Anesthesia Coding Alert

CCI 19.2:

Get the Lowdown on the Latest Coding Edits

Changes will affect pain management providers more than anesthesiologists.

A new round of CCI (Correct Coding Initiative) edits kicked in July 1, including hundreds of edit pairs that involve procedures anesthesiologists sometimes perform.

The good news for anesthesia coders is that edits are consistent from one procedure code to the next and all involve E/M services. Read on to learn why you don’t need to be intimidated by CCI 19.2.

Consider Your Provider’s E/M Services 

Although each anesthesia-related code has more than 50 new edits associated with it, the edits shouldn’t have a big impact on your day-to-day coding.

Here’s why: The edits all involve E/M services. Anesthesia providers rarely report E/M care because those services are part of the pre-anesthesia work-up and are already compensated through the anesthesia procedure codes (00100-01999).

The new edits clarify that the following anesthesia-related services should be reported instead of any E/M service provided during the same encounter:

  • 20552 (Injection[s]; single or multiple trigger point[s], 1 or 2 muscle[s]) and 20553 (…single or multiple trigger point[s], 3 or more muscle[s])
  • 36555-36571 for insertion of central venous access devices
  • 62310-62319 for continuous or single-shot epidural placement
  • 93503 (Insertion and placement of flow directed catheter [e.g., Swan-Ganz] for monitoring purposes) for Swan-Ganz insertion.

Know the Difference for Pain Management

Pain management specialists might sometimes report E/M codes for office visits. If you code for one of these providers, know that the following E/M services are bundled into the procedures listed above and should not be separately reported under normal circumstances: 

  • Patient office visits (99202-99205 for new patients or 99212-99215 for established patients)
  • Initial hospital observation care (99218-99220)
  • All hospital inpatient E/M services (99221-99239)
  • All inpatient and outpatient consultation services (99241-99255)
  • Critical care services (99291 and +99292)
  • Nursing facility services (99304-99316)
  • Most domiciliary and home services (99324-99350)
  • Four codes for care plan oversight services (99374, 99375, 99377, and 99378).

Background: E/M services have always been considered part of a procedure by virtue of the rules defining global periods. Minor procedures (those with 0- and 10-day global periods) have included a minor E/M procedure that was not “significant and separately identifiable.” Major procedures (with a 90-day global period) have always included any E/M services provided the day of and the day before the procedure.

“The inclusion of the E/M services have always been by definition of the global period,” says Barbara J. Cobuzzi, MBA, CENTC, CPC-H, CPC-P, CPC-I, CHCC, president of CRN Healthcare Solutions, a consulting firm in Tinton Falls, N.J. “Now it seems that CCI wishes to include these included E/M services by virtue of bundles in addition to the global definitions.”

Double Check for Modifier Possibilities

The vast majority of anesthesia-related edits are due to “CPT® manual or CMS manual coding instructions,” according to CCI file explanations. 

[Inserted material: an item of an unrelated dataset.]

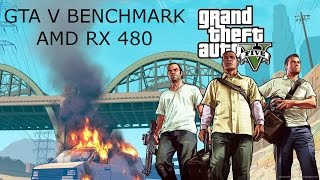 gta v 1080p benchmark with gameplay amd rx 480 with i5 6600k cpu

Nearly all edit pairs carry a modifier indicator of “1,” however, meaning that you might sometimes be able to report both services in an edit pair when they’re completed during the same encounter. If you have clear documentation that justifies reporting both services, include that information with your claim and append a modifier (such as 25, Significant, separately identifiable E/M service) to the E/M code.

Resource: CCI 19.2 added almost 293,000 new edits altogether, according to an analysis by Frank Cohen, MPA, MBB, principal and senior analyst for The Frank Cohen Group in Clearwater, Fla. Read the entire rundown at www.cms.gov.